TEXT EXTRACT

▬▬▬▬▬▬

- Born: Yang Li-tsing 13 December 1968 (age 57) Chiayi County, Taiwan
- Education: National Taiwan College of Performing Arts
- Occupations: Actress; dancer; yoga instructor; martial artist;

Chinese name
- Traditional Chinese: 楊麗菁
- Simplified Chinese: 杨丽菁
| Transcriptions |

= Cynthia Khan =

Taiwanese actress

Yang Li-tsing (born 13 December 1968), better known internationally by her stage name Cynthia Khan, is a Taiwanese actress, dancer and martial artist. She starred in many Hong Kong girls with guns films.

==Early life==
Yang studied Chinese and jazz dance at school. At 17, she won a national talent contest run by a Taiwanese television station. She later learned taekwondo and achieved a high level in this martial art.

==Career==
In 1987, Yang made her film debut in In the Line of Duty 3. The film's box office success started her long career. Sequels and other films followed, many of them in the girls with guns genre, most notably In the Line of Duty 4: Witness, directed and choreographed by Yuen Woo-ping and co-starring Donnie Yen.

She now lives in Taiwan.

==Origin of stage name==
Her screen name is a combination of the names of established Pennsylvania action star Cynthia Rothrock and Malaysian star Michelle Yeoh (then known as Michelle Khan), both whom were prominent in British Hong Kong films; she replaced Yeoh in the In the Line of Duty movie series.

▬▬▬▬▬▬

STORED ROWS
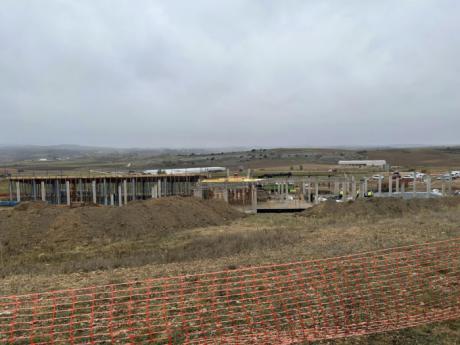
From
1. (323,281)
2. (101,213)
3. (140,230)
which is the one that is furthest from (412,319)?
(101,213)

▬▬▬▬▬▬

EXERCISE SET
[A] Give the stretch of the Cynthia Khan text from "Yang Li-tsing (born" through "with guns films." again, replacing "stage name" with "professional name".
[B] Write out every line of the records again, including the lines before each answer. Scale each coordinate in the answers by 0.65, rounding to whole numbers with halves rounded up, and leave out the pictures.

WRITTEN ANSWERS
[A]
Yang Li-tsing (born 13 December 1968), better known internationally by her professional name Cynthia Khan, is a Taiwanese actress, dancer and martial artist. She starred in many Hong Kong girls with guns films.

[B]
From
1. (323,281)
2. (101,213)
3. (140,230)
which is the one that is furthest from (412,319)?
(66,138)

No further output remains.